Excerto do texto »

━━━━━━━━━━

O rapazinho com cerca de dez anos tinha acabado de, por má utilização, partir um apoio de uma máquina doméstica recém-comprada. Com os seus conhecimentos limitados pensou que com a chamada “cola-tudo” resolveria o caso. Quando o seu Pai verificou que a enceradora nova tinha uma peça partida e colada, decidiu reclamar junto do vendedor e o rapazinho calou-se, não assumindo a sua responsabilidade no caso. Quando o Pai, para quem a verdade sempre tinha sido algo de sagrado, regressou da loja com a informação de que o vendedor iria apresentar o caso ao fabricante, o rapaz decidiu contar o que tinha acontecido. O caso resolveu-se com a informação ao comerciante do que tinha realmente acontecido e a tomada de consciência, pelo jovem, de que a mentira tem sempre perna curta, tendo ficado para sempre com uma relação muito difícil com a mentira e para com quem tem relação fácil com a mentira, digamos assim. Aqui chegados, devo esclarecer quem foi o rapaz que naquela altura da sua curta idade pensou que seria mais fácil calar o sucedido, assim mentindo: foi o autor destas linhas que, passados quase 60 anos sobre o sucedido, nunca o esqueceu.

━━━━━━━━━━

Tarefa proposta 1 »
Extraia todas as linhas das entradas que contenham a palavra "seen", respeitando a distinção entre maiúsculas e minúsculas.

Entradas de dados armazenados »
━━━━━━━━━━

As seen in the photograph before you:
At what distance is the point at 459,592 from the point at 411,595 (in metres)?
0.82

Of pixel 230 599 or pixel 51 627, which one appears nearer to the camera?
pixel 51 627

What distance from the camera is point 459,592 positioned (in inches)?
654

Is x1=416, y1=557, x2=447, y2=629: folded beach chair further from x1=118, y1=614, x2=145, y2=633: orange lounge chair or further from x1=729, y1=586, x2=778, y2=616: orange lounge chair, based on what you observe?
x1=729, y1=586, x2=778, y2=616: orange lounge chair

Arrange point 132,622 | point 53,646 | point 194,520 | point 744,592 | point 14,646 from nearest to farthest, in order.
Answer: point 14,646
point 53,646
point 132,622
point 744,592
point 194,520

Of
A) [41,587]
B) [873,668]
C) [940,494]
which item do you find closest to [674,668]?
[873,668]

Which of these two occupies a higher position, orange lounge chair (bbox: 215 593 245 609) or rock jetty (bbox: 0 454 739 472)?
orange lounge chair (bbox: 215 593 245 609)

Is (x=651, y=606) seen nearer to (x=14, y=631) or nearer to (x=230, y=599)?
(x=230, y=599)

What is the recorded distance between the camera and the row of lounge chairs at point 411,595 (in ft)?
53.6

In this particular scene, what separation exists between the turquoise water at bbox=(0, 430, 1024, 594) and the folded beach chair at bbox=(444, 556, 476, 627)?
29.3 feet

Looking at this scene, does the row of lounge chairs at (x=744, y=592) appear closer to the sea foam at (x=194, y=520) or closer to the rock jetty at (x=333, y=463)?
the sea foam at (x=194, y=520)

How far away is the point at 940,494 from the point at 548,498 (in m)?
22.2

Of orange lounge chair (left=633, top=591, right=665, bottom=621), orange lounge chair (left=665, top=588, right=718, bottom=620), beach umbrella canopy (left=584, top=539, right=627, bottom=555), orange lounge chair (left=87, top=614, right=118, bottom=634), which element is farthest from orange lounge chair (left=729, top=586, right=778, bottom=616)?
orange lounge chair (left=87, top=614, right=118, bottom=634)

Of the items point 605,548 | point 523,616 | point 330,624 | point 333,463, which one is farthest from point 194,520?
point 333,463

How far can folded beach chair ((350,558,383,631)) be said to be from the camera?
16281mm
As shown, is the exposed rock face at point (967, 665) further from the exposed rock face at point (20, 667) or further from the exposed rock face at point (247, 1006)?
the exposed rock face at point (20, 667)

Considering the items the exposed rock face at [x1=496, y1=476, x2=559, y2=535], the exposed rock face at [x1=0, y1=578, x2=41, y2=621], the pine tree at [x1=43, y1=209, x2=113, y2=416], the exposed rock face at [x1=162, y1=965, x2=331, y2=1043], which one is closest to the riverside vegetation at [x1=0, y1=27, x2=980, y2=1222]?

━━━━━━━━━━

Tarefa proposta 2 »
Para cada afirmação, indique se está de acordo com o excerto, respondendo sim ou não e citando textualmente as palavras decisivas: (a) o Pai verificou que a enceradora nova tinha uma peça partida e colada; (b) o rapaz contou o que tinha acontecido antes de o Pai ir à loja; (c) o autor afirma que passaram quase 60 anos sobre o sucedido.

Resolução da tarefa 1 »
As seen in the photograph before you:
Is (x=651, y=606) seen nearer to (x=14, y=631) or nearer to (x=230, y=599)?

Resolução da tarefa 2 »
(a) Sim: "Quando o seu Pai verificou que a enceradora nova tinha uma peça partida e colada".
(b) Não: "Quando o Pai, para quem a verdade sempre tinha sido algo de sagrado, regressou da loja com a informação de que o vendedor iria apresentar o caso ao fabricante, o rapaz decidiu contar o que tinha acontecido."
(c) Sim: "passados quase 60 anos sobre o sucedido, nunca o esqueceu".